SUPPLIED TEXT |
W3C home > Mailing lists > Public > public-iri@w3.org > November 2009

Re: Using Punicode for host names in IRI -> URI translation

From: Martin J. Dürst <duerst@it.aoyama.ac.jp>
Date: Mon, 23 Nov 2009 20:05:34 +0900
Message-ID: <4B0A6C7E.30801@it.aoyama.ac.jp>
To: Erik van der Poel <erikv@google.com>
CC: Shawn Steele <Shawn.Steele@microsoft.com>, Larry Masinter <masinter@adobe.com>, "PUBLIC-IRI@W3.ORG" <PUBLIC-IRI@w3.org>, Pete Resnick <presnick@qualcomm.com>, Ted Hardie <ted.ietf@gmail.com>
Hello Erik,

I agree that for HTTP proxies, and for the Host: header in the HTTP 
protocol, at the current point in time, using punycode is the most 
prudent thing to do. I don't have any problem putting this as an example 
into the new spec, but I don't want this current state of affairs to 
prohibit implementations to move to a cleaner state.

On the other hand, I also have to agree with Shawn. The various ways in 
which IRIs and URIs and their components can be used within an 
application are simply too many for us to prescribe "one true way" to 
handle this.

In my own implementation experience, when I added IDNA support to Amaya, 
I relied on it to convert IRIs internally to use %-encoding (without 
trying to analyze the IRI further), and then caught that %-encoding deep 
down in libwww (the network library on which Amaya relies) and converted 
it back to UTF-8 and then to punycode.

I expect that other applications may do similar things, or they may do 
completely different things, because they have a different structure. 
The various buggy behaviors that I got when testing %-encoding in domain 
names with Firefox and Safari seem to support Shawn's point that 
internally to the application, various different forms and conversions 
may exist.

Regards,    Martin.

GIVEN INFORMATION |

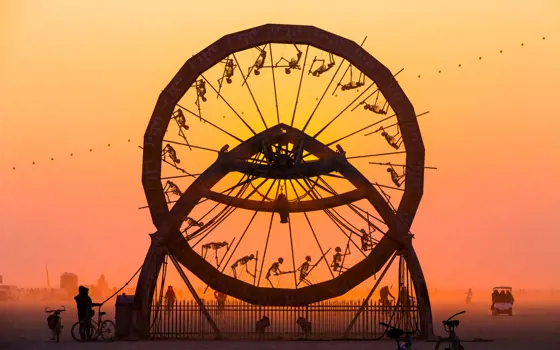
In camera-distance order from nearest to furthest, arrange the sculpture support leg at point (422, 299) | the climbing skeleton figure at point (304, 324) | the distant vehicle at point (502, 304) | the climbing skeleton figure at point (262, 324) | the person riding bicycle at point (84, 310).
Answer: the person riding bicycle at point (84, 310), the sculpture support leg at point (422, 299), the climbing skeleton figure at point (304, 324), the climbing skeleton figure at point (262, 324), the distant vehicle at point (502, 304)

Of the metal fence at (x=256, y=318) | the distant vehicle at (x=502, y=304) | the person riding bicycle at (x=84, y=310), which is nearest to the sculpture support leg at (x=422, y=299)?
the metal fence at (x=256, y=318)

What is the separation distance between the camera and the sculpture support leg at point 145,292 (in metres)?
60.0

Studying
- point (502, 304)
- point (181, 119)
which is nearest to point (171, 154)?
point (181, 119)

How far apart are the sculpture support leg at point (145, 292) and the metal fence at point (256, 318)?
681 millimetres

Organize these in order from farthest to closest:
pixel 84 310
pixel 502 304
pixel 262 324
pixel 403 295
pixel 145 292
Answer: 1. pixel 502 304
2. pixel 262 324
3. pixel 403 295
4. pixel 84 310
5. pixel 145 292

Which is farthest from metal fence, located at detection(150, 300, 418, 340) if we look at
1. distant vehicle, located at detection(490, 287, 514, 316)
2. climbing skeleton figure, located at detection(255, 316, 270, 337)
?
distant vehicle, located at detection(490, 287, 514, 316)

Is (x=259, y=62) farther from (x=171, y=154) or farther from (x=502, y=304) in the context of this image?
(x=502, y=304)

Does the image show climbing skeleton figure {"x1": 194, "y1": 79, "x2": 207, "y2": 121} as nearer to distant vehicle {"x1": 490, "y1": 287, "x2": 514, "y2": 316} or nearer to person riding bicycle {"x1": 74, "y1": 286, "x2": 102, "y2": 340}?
person riding bicycle {"x1": 74, "y1": 286, "x2": 102, "y2": 340}

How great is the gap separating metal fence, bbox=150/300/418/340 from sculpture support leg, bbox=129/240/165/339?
0.68 meters

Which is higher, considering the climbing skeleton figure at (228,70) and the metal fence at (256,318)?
the climbing skeleton figure at (228,70)

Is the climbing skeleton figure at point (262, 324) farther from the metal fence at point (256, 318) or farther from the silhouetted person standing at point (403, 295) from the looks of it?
the silhouetted person standing at point (403, 295)

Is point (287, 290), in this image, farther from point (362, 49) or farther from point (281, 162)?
point (362, 49)

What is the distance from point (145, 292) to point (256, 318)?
255 inches

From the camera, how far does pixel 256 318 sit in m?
64.0
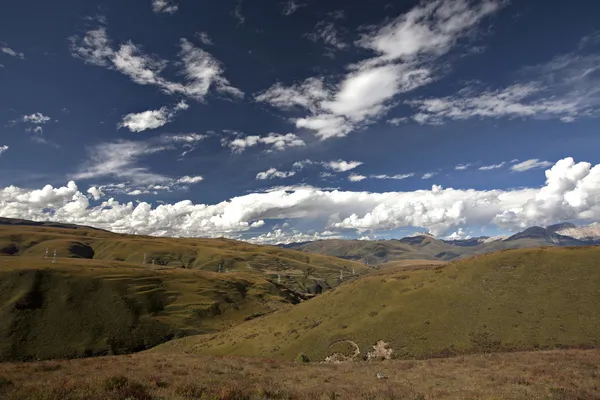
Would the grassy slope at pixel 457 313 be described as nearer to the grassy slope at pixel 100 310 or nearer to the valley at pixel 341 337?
the valley at pixel 341 337

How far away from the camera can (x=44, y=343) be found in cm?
8294

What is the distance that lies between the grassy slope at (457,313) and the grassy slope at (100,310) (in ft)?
105

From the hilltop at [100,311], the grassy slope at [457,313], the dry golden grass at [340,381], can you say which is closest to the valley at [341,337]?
the dry golden grass at [340,381]

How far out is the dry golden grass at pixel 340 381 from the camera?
1602cm

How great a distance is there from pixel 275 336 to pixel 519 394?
48.7 m

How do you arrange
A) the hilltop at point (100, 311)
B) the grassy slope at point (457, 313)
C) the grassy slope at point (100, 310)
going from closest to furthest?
the grassy slope at point (457, 313)
the hilltop at point (100, 311)
the grassy slope at point (100, 310)

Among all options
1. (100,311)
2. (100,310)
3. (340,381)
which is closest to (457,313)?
(340,381)

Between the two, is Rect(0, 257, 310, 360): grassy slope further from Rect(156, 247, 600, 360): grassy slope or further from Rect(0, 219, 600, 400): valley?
Rect(156, 247, 600, 360): grassy slope

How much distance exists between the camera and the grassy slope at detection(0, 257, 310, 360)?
8438 cm

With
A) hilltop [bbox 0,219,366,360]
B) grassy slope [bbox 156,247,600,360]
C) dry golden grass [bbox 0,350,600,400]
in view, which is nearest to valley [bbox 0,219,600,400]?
dry golden grass [bbox 0,350,600,400]

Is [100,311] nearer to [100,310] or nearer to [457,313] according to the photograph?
[100,310]

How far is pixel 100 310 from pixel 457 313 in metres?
98.9

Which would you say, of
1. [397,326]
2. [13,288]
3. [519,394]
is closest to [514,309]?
[397,326]

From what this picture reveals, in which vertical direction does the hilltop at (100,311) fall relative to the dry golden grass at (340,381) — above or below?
below
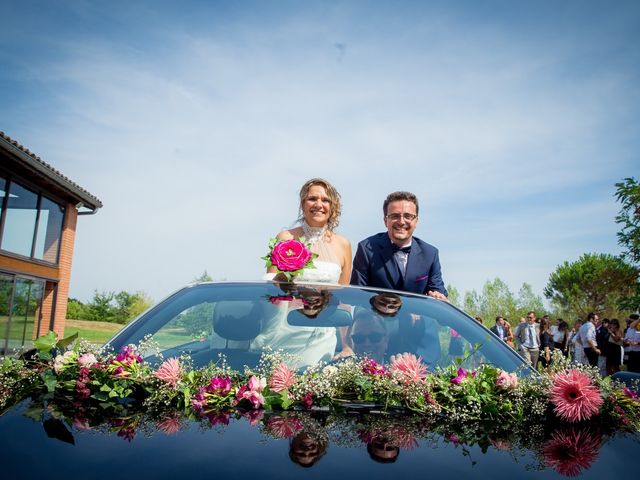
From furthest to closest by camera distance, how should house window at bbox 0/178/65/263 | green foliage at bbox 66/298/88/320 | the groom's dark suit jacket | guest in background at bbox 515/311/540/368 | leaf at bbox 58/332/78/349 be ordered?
green foliage at bbox 66/298/88/320 → house window at bbox 0/178/65/263 → guest in background at bbox 515/311/540/368 → the groom's dark suit jacket → leaf at bbox 58/332/78/349

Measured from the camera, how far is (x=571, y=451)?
4.79ft

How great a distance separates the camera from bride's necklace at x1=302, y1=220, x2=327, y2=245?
540cm

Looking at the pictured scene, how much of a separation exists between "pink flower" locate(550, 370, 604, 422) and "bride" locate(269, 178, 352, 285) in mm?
3386

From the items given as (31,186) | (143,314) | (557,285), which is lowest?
(143,314)

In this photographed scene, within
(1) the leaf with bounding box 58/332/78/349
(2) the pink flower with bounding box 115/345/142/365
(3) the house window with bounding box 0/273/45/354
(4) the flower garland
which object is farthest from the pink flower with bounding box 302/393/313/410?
(3) the house window with bounding box 0/273/45/354

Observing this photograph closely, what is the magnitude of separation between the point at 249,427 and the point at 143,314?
1.19 meters

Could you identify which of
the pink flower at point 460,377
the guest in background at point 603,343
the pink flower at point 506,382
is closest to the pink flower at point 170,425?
the pink flower at point 460,377

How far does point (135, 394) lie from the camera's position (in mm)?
1802


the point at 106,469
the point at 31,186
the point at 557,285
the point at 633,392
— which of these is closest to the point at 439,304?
the point at 633,392

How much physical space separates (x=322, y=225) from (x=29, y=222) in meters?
16.1

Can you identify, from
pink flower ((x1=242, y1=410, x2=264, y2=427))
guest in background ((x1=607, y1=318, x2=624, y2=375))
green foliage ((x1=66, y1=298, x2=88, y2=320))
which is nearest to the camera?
pink flower ((x1=242, y1=410, x2=264, y2=427))

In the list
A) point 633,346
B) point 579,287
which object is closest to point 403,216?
point 633,346

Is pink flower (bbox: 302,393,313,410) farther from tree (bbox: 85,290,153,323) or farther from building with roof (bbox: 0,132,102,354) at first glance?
tree (bbox: 85,290,153,323)

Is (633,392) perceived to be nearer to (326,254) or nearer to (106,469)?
(106,469)
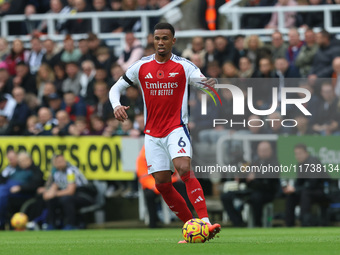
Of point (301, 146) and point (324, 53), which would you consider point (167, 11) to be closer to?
point (324, 53)

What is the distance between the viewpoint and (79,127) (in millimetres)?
17688

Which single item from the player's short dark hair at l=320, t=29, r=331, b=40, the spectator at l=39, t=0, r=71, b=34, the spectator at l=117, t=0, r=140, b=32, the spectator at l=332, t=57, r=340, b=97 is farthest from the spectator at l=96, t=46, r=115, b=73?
the spectator at l=332, t=57, r=340, b=97

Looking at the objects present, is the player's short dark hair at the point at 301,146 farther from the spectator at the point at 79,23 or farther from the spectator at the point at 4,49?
the spectator at the point at 4,49

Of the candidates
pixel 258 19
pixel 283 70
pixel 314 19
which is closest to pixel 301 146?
pixel 283 70

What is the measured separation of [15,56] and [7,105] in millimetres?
1835

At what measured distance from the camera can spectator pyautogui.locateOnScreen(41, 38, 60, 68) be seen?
67.4 feet

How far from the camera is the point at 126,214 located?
18047 millimetres

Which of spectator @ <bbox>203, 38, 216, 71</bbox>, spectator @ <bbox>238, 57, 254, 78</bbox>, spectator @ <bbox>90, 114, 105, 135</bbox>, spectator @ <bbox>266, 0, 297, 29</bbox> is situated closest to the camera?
spectator @ <bbox>238, 57, 254, 78</bbox>

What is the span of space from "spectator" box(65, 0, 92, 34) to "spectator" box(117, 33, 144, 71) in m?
2.46

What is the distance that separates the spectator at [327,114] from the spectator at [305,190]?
0.57 metres

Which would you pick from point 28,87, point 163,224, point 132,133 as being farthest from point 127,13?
point 163,224

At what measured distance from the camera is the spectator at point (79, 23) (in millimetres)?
21688

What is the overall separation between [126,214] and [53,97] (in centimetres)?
308

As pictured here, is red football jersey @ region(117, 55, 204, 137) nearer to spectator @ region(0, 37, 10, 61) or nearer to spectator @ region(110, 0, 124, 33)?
spectator @ region(110, 0, 124, 33)
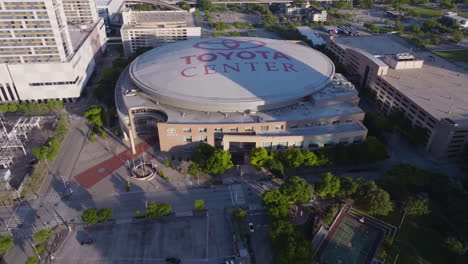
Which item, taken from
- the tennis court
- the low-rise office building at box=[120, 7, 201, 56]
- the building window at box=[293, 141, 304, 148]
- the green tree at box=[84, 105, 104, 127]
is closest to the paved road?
the building window at box=[293, 141, 304, 148]

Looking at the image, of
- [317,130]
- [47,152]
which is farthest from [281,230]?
[47,152]

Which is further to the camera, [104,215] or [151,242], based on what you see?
[104,215]

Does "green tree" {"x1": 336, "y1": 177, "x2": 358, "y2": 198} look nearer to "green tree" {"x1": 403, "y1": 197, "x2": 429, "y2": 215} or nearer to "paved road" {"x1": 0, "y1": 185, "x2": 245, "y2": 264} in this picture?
"green tree" {"x1": 403, "y1": 197, "x2": 429, "y2": 215}

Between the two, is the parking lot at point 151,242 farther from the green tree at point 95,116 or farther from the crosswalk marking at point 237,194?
the green tree at point 95,116

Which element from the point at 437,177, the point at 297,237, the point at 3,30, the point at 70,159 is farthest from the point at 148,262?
the point at 3,30

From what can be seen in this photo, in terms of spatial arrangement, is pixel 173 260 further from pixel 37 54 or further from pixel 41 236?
pixel 37 54

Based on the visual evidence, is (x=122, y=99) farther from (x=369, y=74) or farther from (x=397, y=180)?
(x=369, y=74)

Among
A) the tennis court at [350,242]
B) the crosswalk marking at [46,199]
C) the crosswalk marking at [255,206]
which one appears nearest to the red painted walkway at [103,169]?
the crosswalk marking at [46,199]
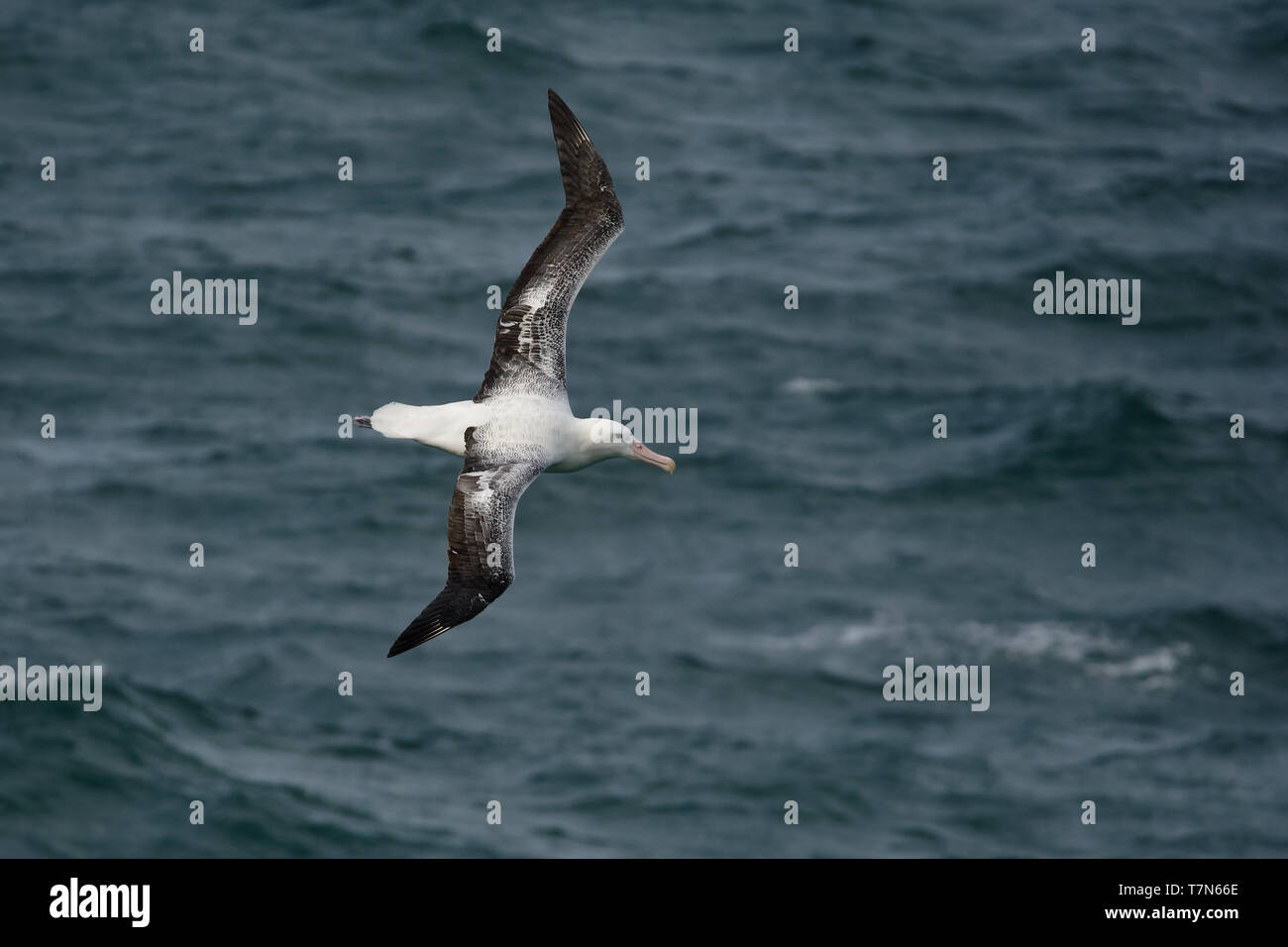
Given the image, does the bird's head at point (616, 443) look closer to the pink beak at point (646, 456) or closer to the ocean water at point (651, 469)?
the pink beak at point (646, 456)

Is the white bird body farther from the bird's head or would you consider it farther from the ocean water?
the ocean water

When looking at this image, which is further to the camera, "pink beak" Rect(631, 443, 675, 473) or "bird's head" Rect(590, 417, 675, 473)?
"pink beak" Rect(631, 443, 675, 473)

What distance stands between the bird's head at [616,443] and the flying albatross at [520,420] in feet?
0.04

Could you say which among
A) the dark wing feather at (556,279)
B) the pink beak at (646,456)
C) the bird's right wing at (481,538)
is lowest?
the bird's right wing at (481,538)

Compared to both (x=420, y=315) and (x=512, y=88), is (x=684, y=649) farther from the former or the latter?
(x=512, y=88)

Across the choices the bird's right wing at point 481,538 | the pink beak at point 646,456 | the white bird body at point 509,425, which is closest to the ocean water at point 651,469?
the pink beak at point 646,456

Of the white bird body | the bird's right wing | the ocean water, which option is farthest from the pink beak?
the ocean water

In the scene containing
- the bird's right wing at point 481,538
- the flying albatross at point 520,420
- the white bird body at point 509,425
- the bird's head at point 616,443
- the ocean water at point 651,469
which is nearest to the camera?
the bird's right wing at point 481,538

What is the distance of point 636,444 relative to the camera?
49.4 feet

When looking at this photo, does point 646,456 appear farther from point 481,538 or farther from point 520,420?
point 481,538

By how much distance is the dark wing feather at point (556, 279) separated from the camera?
577 inches

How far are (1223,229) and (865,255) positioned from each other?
37.4 ft

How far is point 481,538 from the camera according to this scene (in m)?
13.3

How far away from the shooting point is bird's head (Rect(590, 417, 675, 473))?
14.5 meters
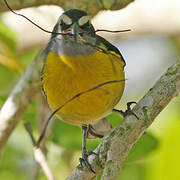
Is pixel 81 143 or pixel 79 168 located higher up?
pixel 79 168

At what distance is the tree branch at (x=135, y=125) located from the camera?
2.27m

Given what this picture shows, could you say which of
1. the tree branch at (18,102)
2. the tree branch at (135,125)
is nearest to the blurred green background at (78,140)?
the tree branch at (18,102)

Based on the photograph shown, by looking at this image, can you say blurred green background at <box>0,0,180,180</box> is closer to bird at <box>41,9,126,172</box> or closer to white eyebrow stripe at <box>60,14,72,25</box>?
bird at <box>41,9,126,172</box>

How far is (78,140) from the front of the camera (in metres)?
3.38

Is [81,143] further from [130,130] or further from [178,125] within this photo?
[130,130]

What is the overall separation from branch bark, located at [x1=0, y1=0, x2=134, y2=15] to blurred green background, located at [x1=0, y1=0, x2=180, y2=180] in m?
0.68

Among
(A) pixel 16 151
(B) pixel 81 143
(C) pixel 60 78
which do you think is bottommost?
(A) pixel 16 151

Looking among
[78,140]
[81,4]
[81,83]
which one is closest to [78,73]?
[81,83]

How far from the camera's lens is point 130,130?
232 centimetres

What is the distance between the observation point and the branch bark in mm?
3086

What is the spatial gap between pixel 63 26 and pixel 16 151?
164 cm

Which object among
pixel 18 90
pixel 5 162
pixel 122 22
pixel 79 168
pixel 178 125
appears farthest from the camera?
pixel 122 22

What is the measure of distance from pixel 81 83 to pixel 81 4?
645mm

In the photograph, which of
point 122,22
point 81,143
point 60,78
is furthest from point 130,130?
point 122,22
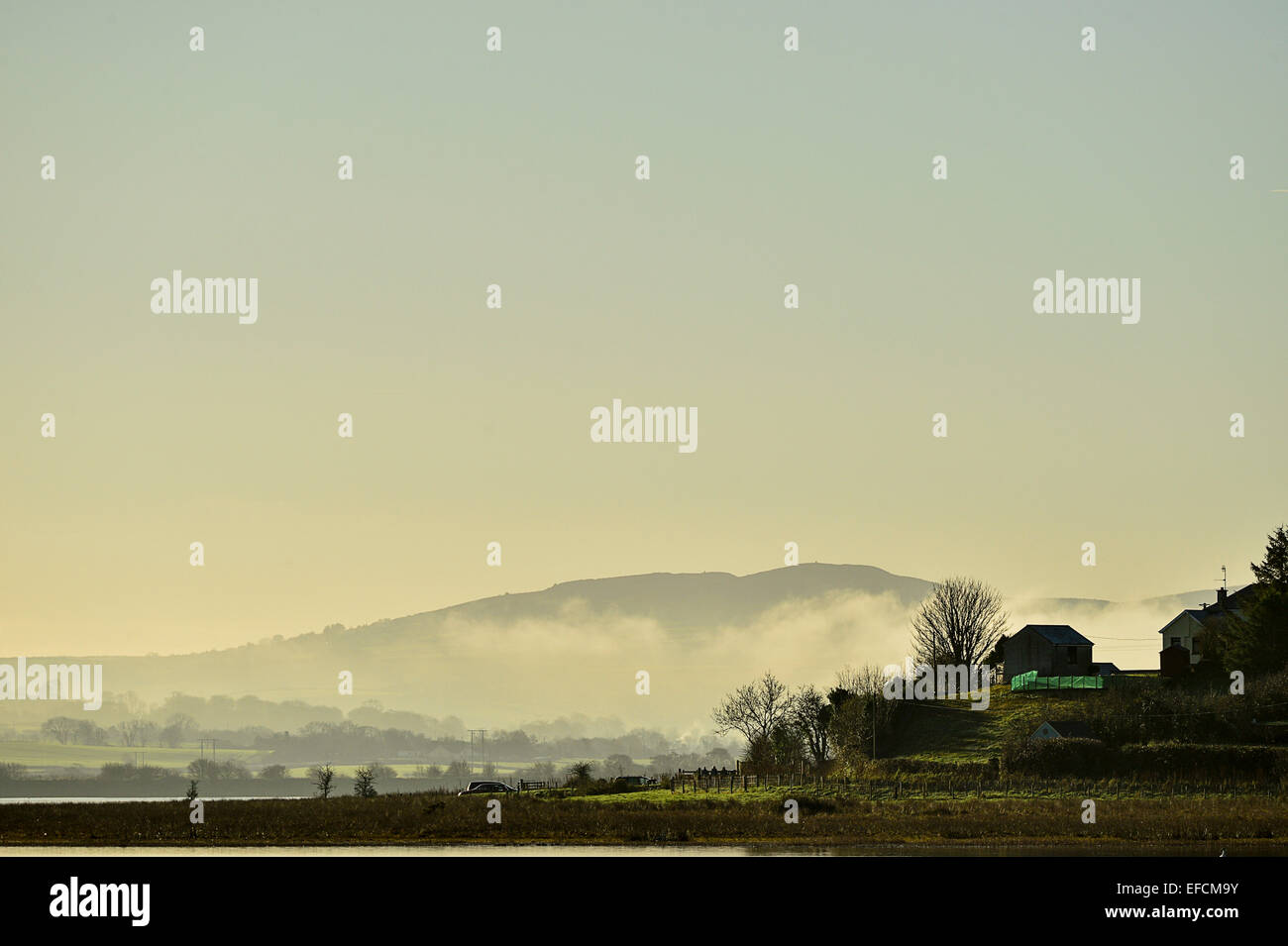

YOUR OBJECTIVE |
List every piece of software that the mailing-list message names. The rows stand apart from the mailing-list message and are unrelated material.

SOLUTION BELOW |
Amaya, libwww, Firefox, Safari